> **ESERCIZIO**:
Rispondi a queste domande sul testo dedicato alla curva dei rendimenti:
(a) Con quanto anticipo una curva piatta o invertita ha preceduto le recessioni americane dell'ultimo mezzo secolo?
(b) Di che colore è la linea che rappresenta il tasso di crescita del Pil nel grafico?
(c) Nel 1968, da quale valore a quale valore passarono i tassi di crescita?

> **TESTO DI PARTENZA**:
------------------------------------------------------------

Dell’utilità della curva dei rendimenti (yield curve) come strumento di previsione delle recessioni economiche ho più volte parlato nel mio blog, da ultimo nel post I Fed funds sono al 2% ma le Borse calano. Perché? In quell’articolo mostravo come una curva piatta o invertita – dove cioè i tassi sui titoli di stato a 10 anni si trovano, in modo anomalo, allo stesso livello o addirittura più bassi di quelli a tre mesi – abbia sistematicamente precorso, con un anno circa di anticipo, tutte le recessioni americane dell’ultimo mezzo secolo.

Utilizzavo, a tal fine, un grafico della Federal Reserve di Cleveland, che vado qui a riprodurre aggiornato alla metà di dicembre.

Il grafico mette a confronto la curva dei rendimenti americana (linea rossa) – rappresentata nella sua forma più essenziale, e cioè come spread, o differenziale, tra il tasso a 10 anni e quello a tre mesi – con il tasso di crescita del Pil (linea blu). Le fasce in grigio indicano le recessioni. Quando la linea rossa scende sotto lo zero vuol dire che la differenza tra i rendimenti decennali e quelli a tre mesi è diventata negativa e che la curva dei rendimenti si è pertanto invertita.

Quello che si può osservare, come scrivevo già nel mio post di luglio, è che:
a) La yield curve ha una grande variabilità. In generale, curve molto ripide, con differenziali superiori ai due punti percentuali hanno preceduto fasi di rapida espansione economica ma anche crisi inflative (negli anni ’70 e primi anni ‘80), mentre curve piatte o invertite hanno preceduto fasi di stagnazione;
b) Tutte le recessioni americane dell’ultimo mezzo secolo sono state precedute, con un anno circa di anticipo, da una curva dei rendimenti piatta o invertita;
c) Ci sono stati un paio di falsi segnali. Nel 1968, l’inversione della curva accompagnò un brusco raffreddamento della congiuntura, con tassi di crescita che passarono dall’8% al 2%, ma non vi fu recessione (anche se gli effetti di un rallentamento così drastico furono per molti versi quelli di una vera crisi economica). Nel 1998, in concomitanza con il default russo e il collasso del fondo LTCM, che fecero temere una crisi sistemica dei mercati, la curva si appiattì ma la crescita economica seguitò robusta per un altro biennio – sull’onda dell’euforico gonfiarsi della bolla dei titoli tecnologici.

------------------------------------------------------------

> **DATI**:
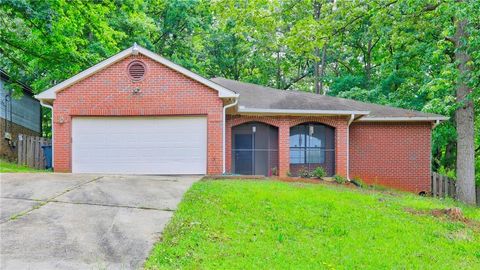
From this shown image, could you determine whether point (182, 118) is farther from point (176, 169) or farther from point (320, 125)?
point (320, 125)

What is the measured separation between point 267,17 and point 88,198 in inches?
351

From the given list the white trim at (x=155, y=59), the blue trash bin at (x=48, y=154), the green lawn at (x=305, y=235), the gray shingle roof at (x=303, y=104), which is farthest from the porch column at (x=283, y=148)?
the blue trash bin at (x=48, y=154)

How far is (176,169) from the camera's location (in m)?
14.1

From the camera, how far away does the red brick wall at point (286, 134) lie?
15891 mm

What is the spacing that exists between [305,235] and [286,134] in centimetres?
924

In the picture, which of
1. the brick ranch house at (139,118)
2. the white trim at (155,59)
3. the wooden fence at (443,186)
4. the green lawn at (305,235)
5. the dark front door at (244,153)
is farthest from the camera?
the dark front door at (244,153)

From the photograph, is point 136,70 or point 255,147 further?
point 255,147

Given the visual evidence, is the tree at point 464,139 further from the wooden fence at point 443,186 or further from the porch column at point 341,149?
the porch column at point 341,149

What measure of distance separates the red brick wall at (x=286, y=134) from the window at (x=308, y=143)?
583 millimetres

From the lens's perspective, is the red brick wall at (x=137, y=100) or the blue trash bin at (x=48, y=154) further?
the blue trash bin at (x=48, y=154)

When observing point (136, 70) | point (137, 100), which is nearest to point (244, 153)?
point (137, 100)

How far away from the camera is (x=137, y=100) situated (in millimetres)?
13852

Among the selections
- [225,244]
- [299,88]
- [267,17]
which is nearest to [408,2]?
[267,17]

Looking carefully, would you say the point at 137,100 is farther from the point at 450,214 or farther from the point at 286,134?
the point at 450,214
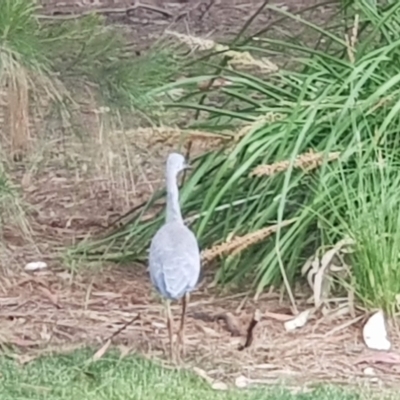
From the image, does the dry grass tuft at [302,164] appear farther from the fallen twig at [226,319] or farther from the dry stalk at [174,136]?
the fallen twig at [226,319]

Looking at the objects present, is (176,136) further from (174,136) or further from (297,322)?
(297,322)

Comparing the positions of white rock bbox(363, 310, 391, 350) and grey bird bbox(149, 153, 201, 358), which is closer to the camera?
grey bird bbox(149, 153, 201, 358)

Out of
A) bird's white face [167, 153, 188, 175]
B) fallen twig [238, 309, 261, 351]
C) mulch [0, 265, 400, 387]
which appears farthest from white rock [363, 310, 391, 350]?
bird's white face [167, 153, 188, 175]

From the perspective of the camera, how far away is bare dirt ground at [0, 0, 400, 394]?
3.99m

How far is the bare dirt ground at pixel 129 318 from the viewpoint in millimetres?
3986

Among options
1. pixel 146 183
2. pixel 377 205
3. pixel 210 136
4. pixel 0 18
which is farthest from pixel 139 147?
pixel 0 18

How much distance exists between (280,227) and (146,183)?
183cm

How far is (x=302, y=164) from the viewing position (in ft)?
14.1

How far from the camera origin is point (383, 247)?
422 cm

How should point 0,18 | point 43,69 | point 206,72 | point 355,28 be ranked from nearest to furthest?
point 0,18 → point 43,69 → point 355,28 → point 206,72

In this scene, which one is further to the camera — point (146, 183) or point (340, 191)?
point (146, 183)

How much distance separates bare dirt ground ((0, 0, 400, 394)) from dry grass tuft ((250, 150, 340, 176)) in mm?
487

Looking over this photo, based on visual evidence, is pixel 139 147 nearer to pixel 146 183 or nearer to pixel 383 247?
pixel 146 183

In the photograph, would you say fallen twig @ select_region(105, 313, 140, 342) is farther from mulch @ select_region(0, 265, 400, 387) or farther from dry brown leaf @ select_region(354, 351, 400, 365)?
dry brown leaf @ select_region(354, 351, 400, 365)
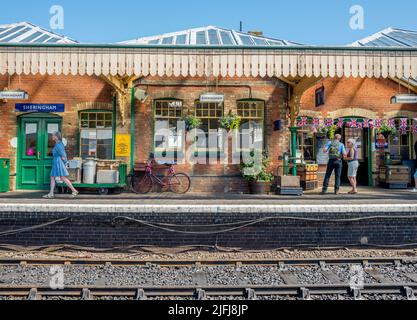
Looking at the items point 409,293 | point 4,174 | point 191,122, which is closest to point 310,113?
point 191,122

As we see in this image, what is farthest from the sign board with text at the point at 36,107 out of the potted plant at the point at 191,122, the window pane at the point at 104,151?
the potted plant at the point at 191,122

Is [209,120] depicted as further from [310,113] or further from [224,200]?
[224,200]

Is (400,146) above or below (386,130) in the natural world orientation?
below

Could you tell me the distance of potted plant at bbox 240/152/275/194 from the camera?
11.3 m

------------------------------------------------------------

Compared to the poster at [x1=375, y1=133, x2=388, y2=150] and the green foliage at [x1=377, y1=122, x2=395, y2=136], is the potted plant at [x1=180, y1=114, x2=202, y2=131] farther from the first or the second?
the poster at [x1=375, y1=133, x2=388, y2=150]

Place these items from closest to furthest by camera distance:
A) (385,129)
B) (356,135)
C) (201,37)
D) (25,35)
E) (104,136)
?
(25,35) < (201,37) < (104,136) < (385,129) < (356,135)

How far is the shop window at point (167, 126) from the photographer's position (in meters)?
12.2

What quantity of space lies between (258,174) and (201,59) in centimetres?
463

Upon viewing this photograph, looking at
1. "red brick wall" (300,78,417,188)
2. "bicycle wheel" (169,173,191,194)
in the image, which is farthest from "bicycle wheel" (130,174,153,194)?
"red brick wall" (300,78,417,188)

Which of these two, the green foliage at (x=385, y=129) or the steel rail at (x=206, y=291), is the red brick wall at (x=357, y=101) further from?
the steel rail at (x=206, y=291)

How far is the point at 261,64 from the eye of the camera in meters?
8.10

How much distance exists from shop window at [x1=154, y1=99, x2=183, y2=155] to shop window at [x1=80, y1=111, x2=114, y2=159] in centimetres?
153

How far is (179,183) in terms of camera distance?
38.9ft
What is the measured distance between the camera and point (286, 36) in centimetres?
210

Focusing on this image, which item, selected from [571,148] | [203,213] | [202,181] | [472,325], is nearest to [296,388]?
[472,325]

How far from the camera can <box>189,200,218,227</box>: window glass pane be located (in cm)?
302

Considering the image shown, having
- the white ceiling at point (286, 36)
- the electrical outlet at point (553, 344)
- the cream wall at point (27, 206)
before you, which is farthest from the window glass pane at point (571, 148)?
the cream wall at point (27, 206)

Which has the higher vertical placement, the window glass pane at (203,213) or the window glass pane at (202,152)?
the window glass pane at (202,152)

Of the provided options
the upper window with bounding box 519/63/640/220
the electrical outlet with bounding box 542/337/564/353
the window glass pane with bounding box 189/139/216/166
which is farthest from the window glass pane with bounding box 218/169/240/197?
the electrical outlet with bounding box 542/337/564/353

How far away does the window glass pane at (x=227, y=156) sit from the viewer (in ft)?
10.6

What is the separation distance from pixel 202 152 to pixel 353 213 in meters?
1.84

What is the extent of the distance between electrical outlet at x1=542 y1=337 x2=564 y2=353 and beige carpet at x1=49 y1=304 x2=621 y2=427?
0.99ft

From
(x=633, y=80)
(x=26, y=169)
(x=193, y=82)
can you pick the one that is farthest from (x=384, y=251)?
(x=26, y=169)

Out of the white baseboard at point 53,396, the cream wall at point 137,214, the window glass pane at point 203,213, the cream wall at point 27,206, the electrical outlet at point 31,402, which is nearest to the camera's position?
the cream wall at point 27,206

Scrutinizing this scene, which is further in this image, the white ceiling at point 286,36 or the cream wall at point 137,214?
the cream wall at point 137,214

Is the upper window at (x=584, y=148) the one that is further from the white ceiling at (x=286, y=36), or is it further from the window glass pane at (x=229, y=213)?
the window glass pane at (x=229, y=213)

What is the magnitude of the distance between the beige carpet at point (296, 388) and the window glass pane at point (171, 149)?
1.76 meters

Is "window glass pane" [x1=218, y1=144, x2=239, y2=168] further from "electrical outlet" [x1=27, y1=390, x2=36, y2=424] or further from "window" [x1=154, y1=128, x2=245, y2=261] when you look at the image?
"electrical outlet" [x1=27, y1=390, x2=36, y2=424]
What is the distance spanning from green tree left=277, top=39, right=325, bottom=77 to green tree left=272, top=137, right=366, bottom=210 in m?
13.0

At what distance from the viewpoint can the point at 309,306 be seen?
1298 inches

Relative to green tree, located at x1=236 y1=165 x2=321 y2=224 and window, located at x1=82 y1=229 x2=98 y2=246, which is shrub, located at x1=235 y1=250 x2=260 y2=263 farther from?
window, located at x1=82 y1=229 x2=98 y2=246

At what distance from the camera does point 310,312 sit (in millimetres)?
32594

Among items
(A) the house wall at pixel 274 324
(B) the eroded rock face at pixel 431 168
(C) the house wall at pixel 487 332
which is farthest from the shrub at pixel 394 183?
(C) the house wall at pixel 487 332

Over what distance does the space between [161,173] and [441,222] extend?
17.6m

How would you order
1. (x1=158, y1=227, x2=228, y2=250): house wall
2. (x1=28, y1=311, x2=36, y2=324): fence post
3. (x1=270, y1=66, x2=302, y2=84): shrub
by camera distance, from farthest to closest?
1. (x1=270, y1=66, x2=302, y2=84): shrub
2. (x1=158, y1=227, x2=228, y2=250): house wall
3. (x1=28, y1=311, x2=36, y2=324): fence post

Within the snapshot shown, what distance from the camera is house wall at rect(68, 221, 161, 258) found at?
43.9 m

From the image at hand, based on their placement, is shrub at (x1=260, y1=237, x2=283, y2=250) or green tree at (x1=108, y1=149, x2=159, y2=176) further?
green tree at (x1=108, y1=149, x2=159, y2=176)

------------------------------------------------------------

> **RISPOSTA COMPLETA**:
(a) Con un anno circa di anticipo.
(b) Blu.
(c) Dall'8% al 2%.